RegionIncoming water tempTarget outputRequired rise
Southern US (FL, TX, AZ, CA)65-75°F120°F45-55°F
Mid-South / Mid-Atlantic55-65°F120°F55-65°F
Northeast / Midwest45-55°F120°F65-75°F
Northern (MN, ME, ND, MT)35-45°F120°F75-85°F

Then size by simultaneous-fixture peak GPM:

  • Shower: 2.0-2.5 GPM (low-flow)
  • Kitchen sink: 1.5 GPM
  • Bathroom sink: 1.0 GPM
  • Dishwasher: 1.5 GPM
  • Washing machine: 1.5 GPM (hot fill)

Two showers + a sink at the same time = 5.5 GPM peak. In a 65°F-rise region, you need a tankless rated 5.5 GPM at 65°F rise — typically the 180-199 kBTU class (Rinnai RU180iN, Navien NPE-210A2, Rheem RTGH-95).

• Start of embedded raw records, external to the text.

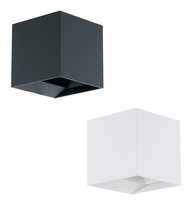 Kinkiet ogrodowy CALPINO LED IP54 Eglo 97241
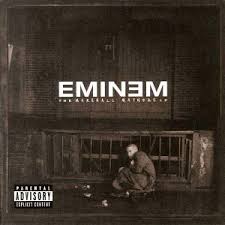 Eminem - Steve Berman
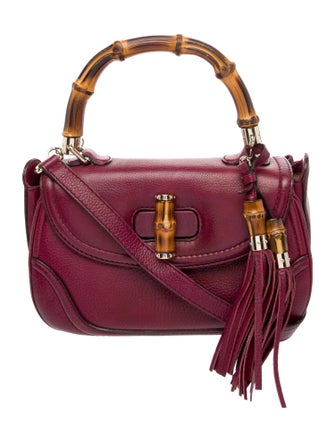 Gucci Bamboo New Bamboo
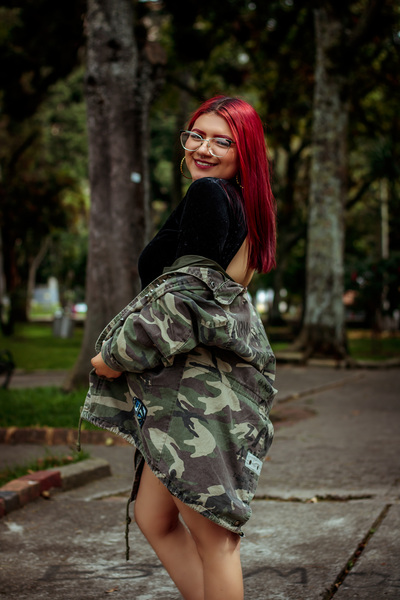 Darsteller SussansAddams Foto 9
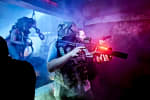 Nightmare Combat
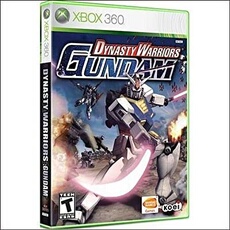 Dynasty Warriors Gundam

Quick tankless sizing by bathroom count

BathroomsWarm climate (50°F rise)Cold climate (75°F rise)
15.0-6.5 GPM (150 kBTU)4.0-5.0 GPM (180 kBTU)
26.5-8.0 GPM (180 kBTU)5.0-7.5 GPM (199 kBTU)
38.0-10.0 GPM (199 kBTU)7.5-9.0 GPM (199 kBTU + recirc)
4+10+ GPM (199 kBTU max + recirc, or hybrid like Rinnai Demand Duo)2 units in parallel or Demand Duo

Heat pump / hybrid sizing

Heat pumps use larger tanks than gas because their recovery rate is slow (heat pump mode produces 8-12 GPH vs 40-50 GPH for gas). Standard sizing:

  • 2-3 people: 50 gallon
  • 3-4 people: 65-66 gallon (most popular size)
  • 4-5 people: 80 gallon
  • 5+ people: 80 gallon or pair with a tankless backup

Should you oversize?

Mild oversizing (one tier up) is generally safe and gives margin for guests or future bathroom additions. Severe oversizing (50% over) wastes money on the unit and slightly on standby losses. The cost difference between a 50 and 75-gallon gas tank is $300-500; if you're on the bubble, size up.

Undersizing risks

  • Cold showers at peak demand
  • Tank recovers cold faster, burner runs more, lifespan shortens 15-25%
  • On tankless: unit modulates at full burn constantly, more wear, more scale formation
  • On heat pump: defaults to resistance mode (which eliminates the efficiency advantage)

By-brand sizing guides

Bottom line

For a typical 3-person, 2-bathroom US home: 40-50 gallon gas tank (FHR 60+), 50-66 gallon electric, 180k BTU tankless (~8 GPM in warm climates, ~6.5 GPM in cold), or 65-gallon heat pump. When in doubt, size one tier up — the cost premium is small relative to running short on hot water for the next 12 years.